*Written request*
Rewrite all of the data below as a JSON list of strings, one string per line, leaving out blank lines and the pictures.

*** Input rows ***

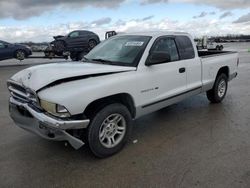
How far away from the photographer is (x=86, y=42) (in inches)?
758

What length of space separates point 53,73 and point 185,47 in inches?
118

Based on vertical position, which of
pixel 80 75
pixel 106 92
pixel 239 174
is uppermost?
pixel 80 75

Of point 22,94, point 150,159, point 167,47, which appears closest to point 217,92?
point 167,47

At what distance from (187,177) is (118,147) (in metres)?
1.16

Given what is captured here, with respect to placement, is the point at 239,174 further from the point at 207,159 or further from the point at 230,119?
the point at 230,119

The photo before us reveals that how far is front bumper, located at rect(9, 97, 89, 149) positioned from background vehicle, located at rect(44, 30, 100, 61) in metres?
14.7

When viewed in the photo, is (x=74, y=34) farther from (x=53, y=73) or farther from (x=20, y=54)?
(x=53, y=73)

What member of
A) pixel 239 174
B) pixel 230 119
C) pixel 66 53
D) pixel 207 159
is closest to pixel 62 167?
pixel 207 159

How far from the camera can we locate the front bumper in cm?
354

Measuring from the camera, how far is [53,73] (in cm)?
→ 386

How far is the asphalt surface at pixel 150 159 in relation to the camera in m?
3.44

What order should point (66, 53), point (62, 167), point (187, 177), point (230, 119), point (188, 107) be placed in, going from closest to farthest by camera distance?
1. point (187, 177)
2. point (62, 167)
3. point (230, 119)
4. point (188, 107)
5. point (66, 53)

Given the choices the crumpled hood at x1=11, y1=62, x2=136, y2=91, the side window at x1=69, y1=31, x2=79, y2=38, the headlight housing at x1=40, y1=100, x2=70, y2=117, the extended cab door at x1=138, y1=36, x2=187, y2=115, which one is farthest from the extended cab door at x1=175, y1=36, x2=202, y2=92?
the side window at x1=69, y1=31, x2=79, y2=38

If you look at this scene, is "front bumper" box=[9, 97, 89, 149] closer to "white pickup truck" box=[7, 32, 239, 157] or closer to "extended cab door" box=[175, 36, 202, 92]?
"white pickup truck" box=[7, 32, 239, 157]
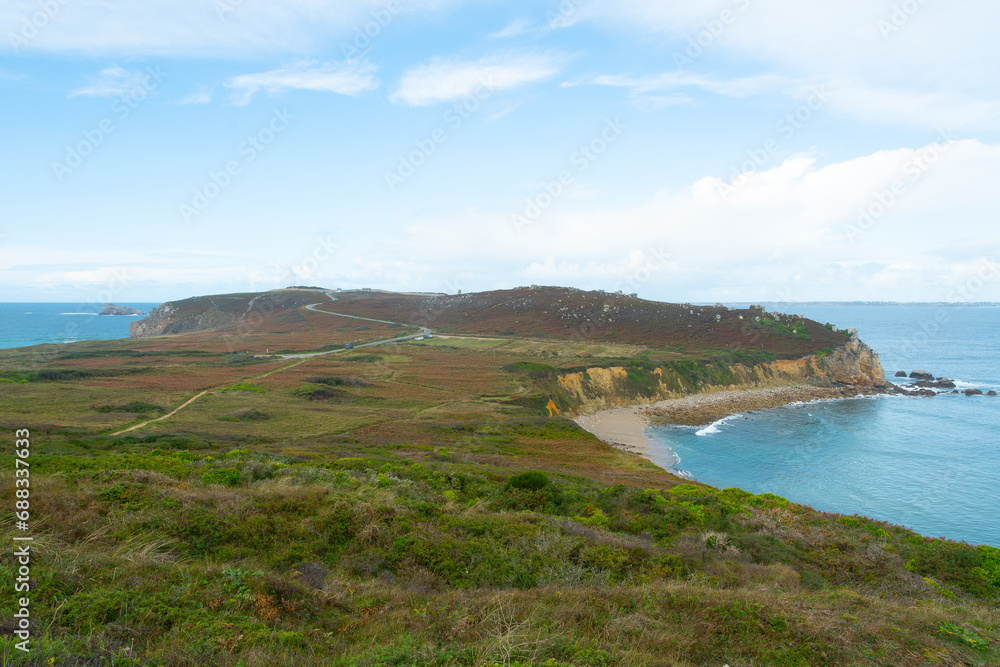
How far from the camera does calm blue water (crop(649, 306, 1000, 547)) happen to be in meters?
29.3

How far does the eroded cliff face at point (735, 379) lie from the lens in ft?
186

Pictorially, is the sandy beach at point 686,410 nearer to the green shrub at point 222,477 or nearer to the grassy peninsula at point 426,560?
the grassy peninsula at point 426,560

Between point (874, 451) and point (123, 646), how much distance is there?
5106cm

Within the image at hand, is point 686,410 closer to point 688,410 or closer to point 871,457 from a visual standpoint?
point 688,410

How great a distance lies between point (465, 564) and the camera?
9.75 m

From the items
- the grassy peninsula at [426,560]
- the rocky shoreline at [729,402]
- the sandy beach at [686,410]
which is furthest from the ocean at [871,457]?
the grassy peninsula at [426,560]

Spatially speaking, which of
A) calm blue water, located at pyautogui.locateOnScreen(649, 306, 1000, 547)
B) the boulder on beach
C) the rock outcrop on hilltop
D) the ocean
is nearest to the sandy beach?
the ocean

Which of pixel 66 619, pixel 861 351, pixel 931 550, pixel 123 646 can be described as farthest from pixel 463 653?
pixel 861 351

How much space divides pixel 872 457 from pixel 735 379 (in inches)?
1156

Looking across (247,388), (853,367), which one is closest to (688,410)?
(853,367)

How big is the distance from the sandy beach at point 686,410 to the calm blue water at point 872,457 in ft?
6.69

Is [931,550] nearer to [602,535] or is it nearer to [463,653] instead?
[602,535]

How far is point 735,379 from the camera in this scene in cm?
6881

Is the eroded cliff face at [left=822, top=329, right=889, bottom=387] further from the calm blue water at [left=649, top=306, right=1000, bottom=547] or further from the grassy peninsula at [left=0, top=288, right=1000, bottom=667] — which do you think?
the grassy peninsula at [left=0, top=288, right=1000, bottom=667]
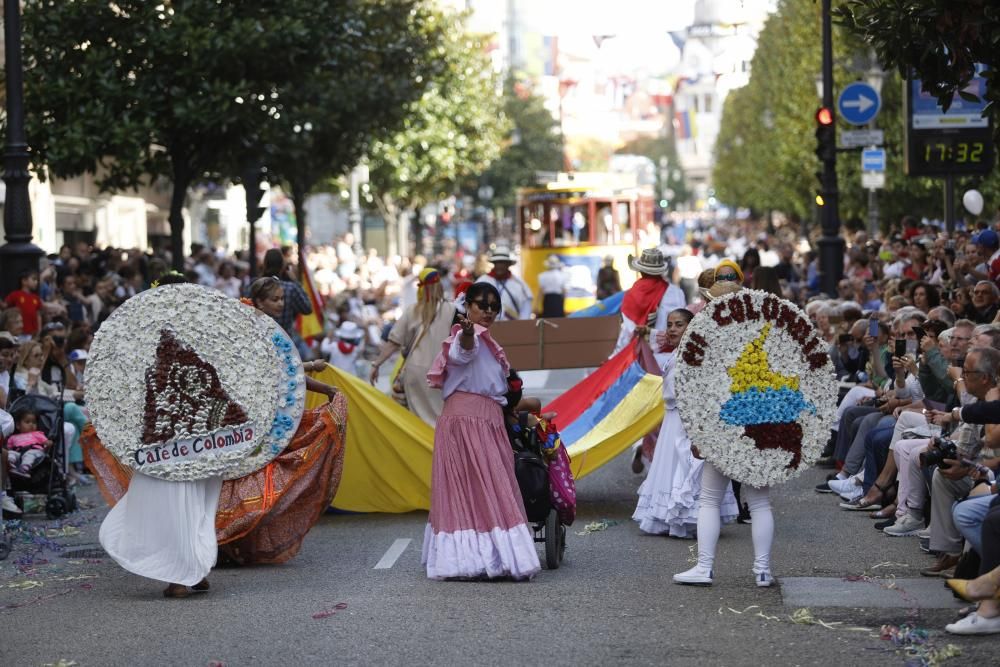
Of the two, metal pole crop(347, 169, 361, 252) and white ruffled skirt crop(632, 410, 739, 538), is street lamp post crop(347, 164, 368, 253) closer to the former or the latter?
metal pole crop(347, 169, 361, 252)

***

*Expected answer*
[
  "How far away from the photographer is (x=86, y=42) (in inches)?",
  "758",
  "What length of space separates point 53,73 and point 185,47 in inches?",
  "118",
  "Based on vertical position, which of",
  "pixel 80 75",
  "pixel 106 92",
  "pixel 239 174",
  "is uppermost?",
  "pixel 80 75",
  "Of point 22,94, point 150,159, point 167,47, which appears closest to point 217,92?",
  "point 167,47",
  "At what distance from (187,177) is (118,147) (in metres)?",
  "1.16",
  "Given what is captured here, with respect to placement, is the point at 239,174 further from the point at 207,159 or further from the point at 230,119?",
  "the point at 230,119",
  "The photo before us reveals that how far is front bumper, located at rect(9, 97, 89, 149) positioned from background vehicle, located at rect(44, 30, 100, 61) in metres?",
  "14.7",
  "When viewed in the photo, is (x=74, y=34) farther from (x=53, y=73) or farther from (x=20, y=54)?",
  "(x=53, y=73)",
  "What member of",
  "A) pixel 239 174",
  "B) pixel 230 119",
  "C) pixel 66 53",
  "D) pixel 207 159",
  "is closest to pixel 62 167?",
  "pixel 207 159",
  "How far from the camera can we locate the front bumper in cm?",
  "354",
  "Measuring from the camera, how far is [53,73] (in cm)?",
  "→ 386",
  "How far is the asphalt surface at pixel 150 159 in relation to the camera in m?",
  "3.44",
  "What order should point (66, 53), point (62, 167), point (187, 177), point (230, 119), point (188, 107) be placed in, going from closest to farthest by camera distance?",
  "1. point (187, 177)",
  "2. point (62, 167)",
  "3. point (230, 119)",
  "4. point (188, 107)",
  "5. point (66, 53)",
  "Given the choices the crumpled hood at x1=11, y1=62, x2=136, y2=91, the side window at x1=69, y1=31, x2=79, y2=38, the headlight housing at x1=40, y1=100, x2=70, y2=117, the extended cab door at x1=138, y1=36, x2=187, y2=115, which one is farthest from the extended cab door at x1=175, y1=36, x2=202, y2=92?",
  "the side window at x1=69, y1=31, x2=79, y2=38",
  "If you look at this scene, is \"front bumper\" box=[9, 97, 89, 149] closer to \"white pickup truck\" box=[7, 32, 239, 157] or closer to \"extended cab door\" box=[175, 36, 202, 92]?",
  "\"white pickup truck\" box=[7, 32, 239, 157]",
  "How far from the camera does calm blue water (crop(649, 306, 1000, 547)) happen to be in meters?",
  "29.3",
  "How far does the eroded cliff face at point (735, 379) lie from the lens in ft?",
  "186",
  "Pictorially, is the sandy beach at point 686,410 nearer to the green shrub at point 222,477 or nearer to the grassy peninsula at point 426,560?",
  "the grassy peninsula at point 426,560",
  "Between point (874, 451) and point (123, 646), how much distance is there?",
  "5106cm",
  "Within the image at hand, is point 686,410 closer to point 688,410 or closer to point 871,457 from a visual standpoint?",
  "point 688,410",
  "How great a distance lies between point (465, 564) and the camera?",
  "9.75 m",
  "From the items",
  "- the grassy peninsula at [426,560]",
  "- the rocky shoreline at [729,402]",
  "- the sandy beach at [686,410]",
  "which is furthest from the ocean at [871,457]?",
  "the grassy peninsula at [426,560]",
  "Spatially speaking, which of",
  "A) calm blue water, located at pyautogui.locateOnScreen(649, 306, 1000, 547)",
  "B) the boulder on beach",
  "C) the rock outcrop on hilltop",
  "D) the ocean",
  "is nearest to the sandy beach?",
  "the ocean",
  "Which of pixel 66 619, pixel 861 351, pixel 931 550, pixel 123 646 can be described as farthest from pixel 463 653?",
  "pixel 861 351",
  "How much space divides pixel 872 457 from pixel 735 379 (in inches)?",
  "1156",
  "Looking across (247,388), (853,367), which one is closest to (688,410)?",
  "(853,367)",
  "How big is the distance from the sandy beach at point 686,410 to the calm blue water at point 872,457 in ft?",
  "6.69",
  "Is [931,550] nearer to [602,535] or is it nearer to [463,653] instead?",
  "[602,535]",
  "How far is point 735,379 from the camera in this scene in cm?",
  "6881",
  "Is the eroded cliff face at [left=822, top=329, right=889, bottom=387] further from the calm blue water at [left=649, top=306, right=1000, bottom=547] or further from the grassy peninsula at [left=0, top=288, right=1000, bottom=667] — which do you think?",
  "the grassy peninsula at [left=0, top=288, right=1000, bottom=667]",
  "Of the two, metal pole crop(347, 169, 361, 252) and white ruffled skirt crop(632, 410, 739, 538), is street lamp post crop(347, 164, 368, 253) closer to the former or the latter?",
  "metal pole crop(347, 169, 361, 252)"
]